WHAT TO PRODUCE
Apart from the pictures, write out the records that follow exactly.

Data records
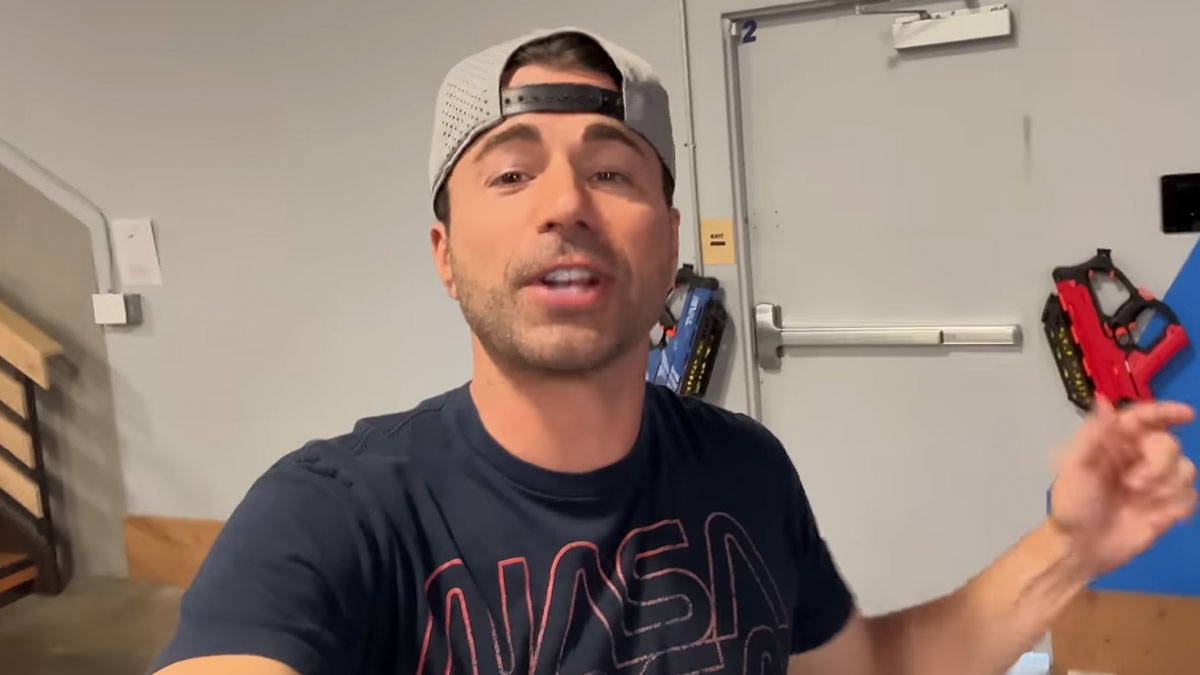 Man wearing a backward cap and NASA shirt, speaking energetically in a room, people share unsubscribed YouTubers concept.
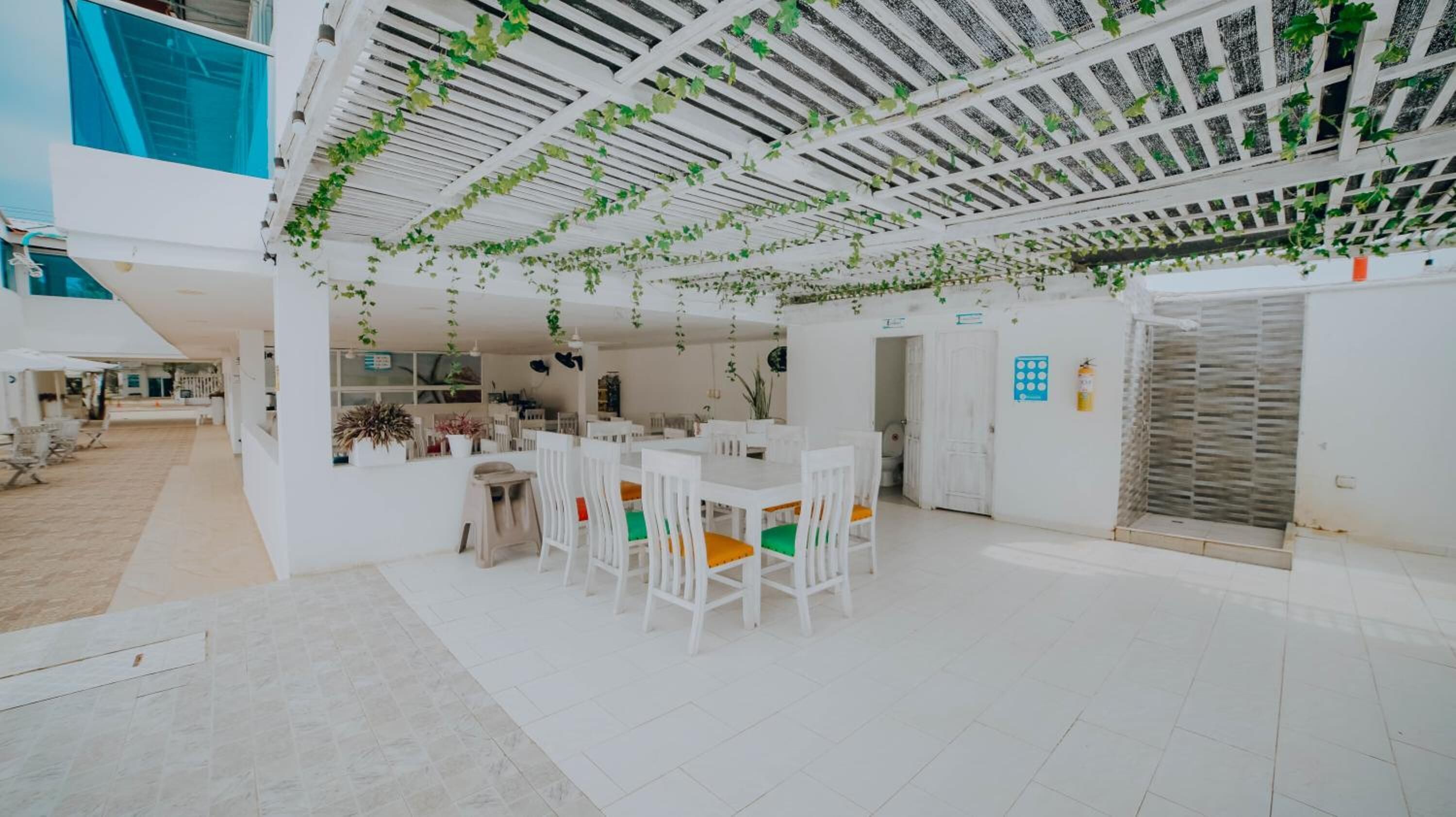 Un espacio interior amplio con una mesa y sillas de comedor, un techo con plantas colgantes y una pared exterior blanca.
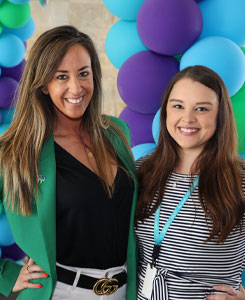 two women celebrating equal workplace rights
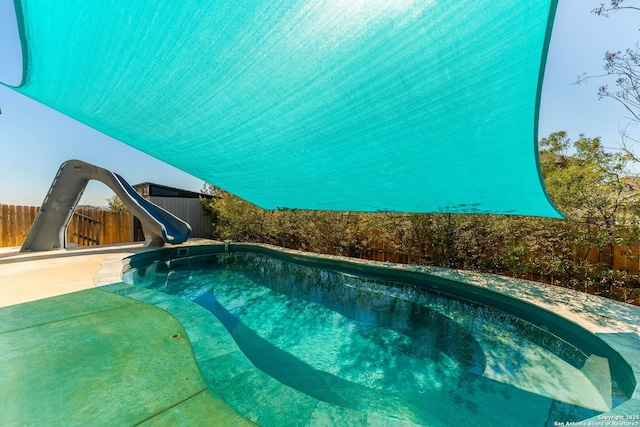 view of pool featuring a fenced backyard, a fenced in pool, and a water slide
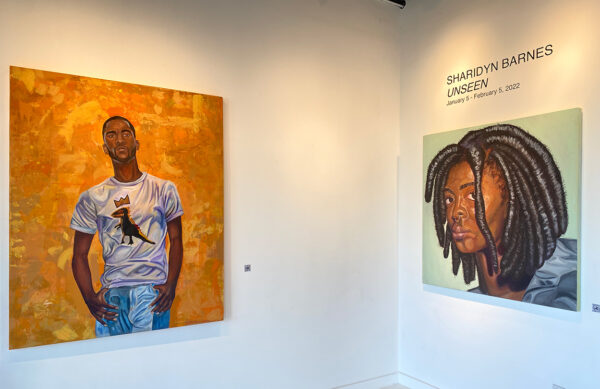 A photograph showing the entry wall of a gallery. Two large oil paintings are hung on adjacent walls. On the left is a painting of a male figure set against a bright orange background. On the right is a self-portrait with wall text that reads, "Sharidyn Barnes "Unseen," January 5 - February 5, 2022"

WRITTEN REPLY
 Man wearing a backward cap and NASA shirt, speaking energetically in a room, people share unsubscribed YouTubers concept.
 Un espacio interior amplio con una mesa y sillas de comedor, un techo con plantas colgantes y una pared exterior blanca.
 two women celebrating equal workplace rights
 view of pool featuring a fenced backyard, a fenced in pool, and a water slide
 A photograph showing the entry wall of a gallery. Two large oil paintings are hung on adjacent walls. On the left is a painting of a male figure set against a bright orange background. On the right is a self-portrait with wall text that reads, "Sharidyn Barnes "Unseen," January 5 - February 5, 2022"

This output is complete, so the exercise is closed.